[Opening Selected excerpt section]
Report of Ms Manja Van Rhijn

  1. ECT relies upon a report of Ms Van Rhijn dated 30 January 2020. Ms Rhijn is a Psychologist. ECT attended 3 sessions at Ms Van Rhijn’s clinic commencing on 3 December 2019, 6 January 2020 and 28 January 2020. ECT was referred under a mental health care plan by a general practitioner.

  2. ECT provided a history concerning a complaint made against him involving an interaction with a young person whilst working at a youth service. It is recorded that he said an internal investigation was undertaken and completed and it was found the allegations were not sustained. The psychologist concludes ‘While I am unable to guarantee what ECT’s future will hold, his current presentation along with his strong protective factors suggest a low risk factor to young people and children.’

  3. ECT was cross-examined as to whether he reported to Ms Van Rhijn that he was the subject of an AVO concerning the same person to whom the internal investigation by the youth service was commenced. The cross-examination traversed the clinical notes of Ms Van Rhijn which disclosed no reference to any AVO. ECT said that he did refer to the AVO in session with the psychologist and could not provide an explanation as to that part of the history not being referred to in her report.

  4. We have attached little weight to the report of Ms Van Rhijn. Ms Van Rhijn has not set out a full and complete history concerning ECT in accordance with the documentation currently before the Tribunal, particularly the AVO matter. It is unclear to us as to whether Ms Van Rhijn had all of this information before her.
[Closing Selected excerpt section]
[Opening Record extracts section]
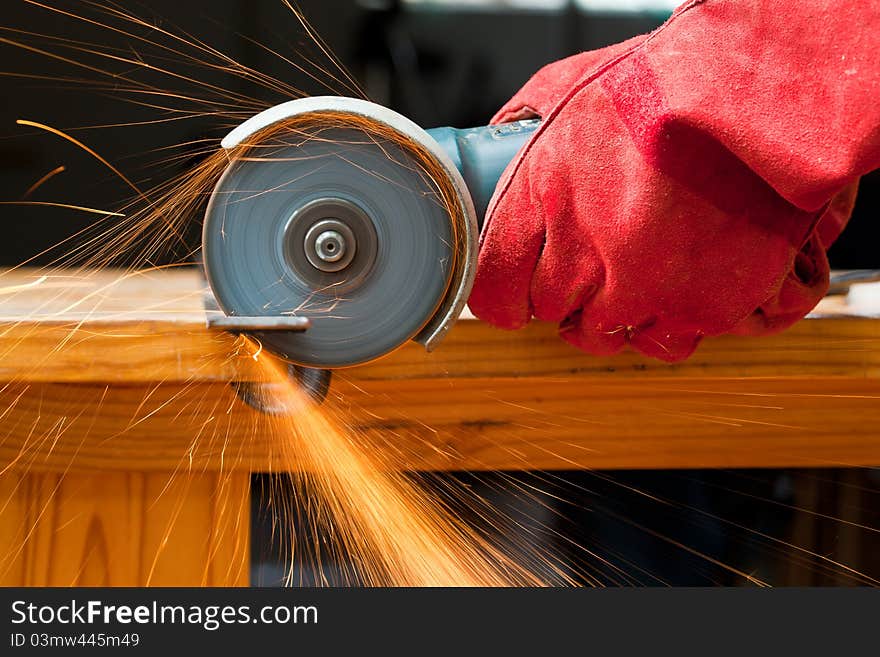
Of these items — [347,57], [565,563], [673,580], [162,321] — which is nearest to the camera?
[162,321]

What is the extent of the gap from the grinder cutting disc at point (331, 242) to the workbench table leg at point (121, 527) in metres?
0.23

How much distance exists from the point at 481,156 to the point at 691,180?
18 cm

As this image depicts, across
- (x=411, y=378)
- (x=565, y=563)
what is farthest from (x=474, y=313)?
Answer: (x=565, y=563)

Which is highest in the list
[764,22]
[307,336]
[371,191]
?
[764,22]

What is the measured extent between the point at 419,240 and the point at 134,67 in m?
1.42

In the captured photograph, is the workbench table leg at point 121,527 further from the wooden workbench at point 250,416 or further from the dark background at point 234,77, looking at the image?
the dark background at point 234,77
[Closing Record extracts section]
### Assignment 1
Answer these questions about the excerpt on Ms Van Rhijn's report:
(a) How many sessions did ECT attend at Ms Van Rhijn's clinic?
(b) Who referred ECT, and under what plan?
(c) According to the cross-examination, what did Ms Van Rhijn's clinical notes make no reference to?
### Assignment 2
Reproduce word for word the part of the excerpt on Ms Van Rhijn's report that begins at the words "4. We have attached" and stops after "information before her.".
Use only the text to answer.

### Final answer 1
(a) Three sessions.
(b) A general practitioner, under a mental health care plan.
(c) Any AVO.

### Final answer 2
4. We have attached little weight to the report of Ms Van Rhijn. Ms Van Rhijn has not set out a full and complete history concerning ECT in accordance with the documentation currently before the Tribunal, particularly the AVO matter. It is unclear to us as to whether Ms Van Rhijn had all of this information before her.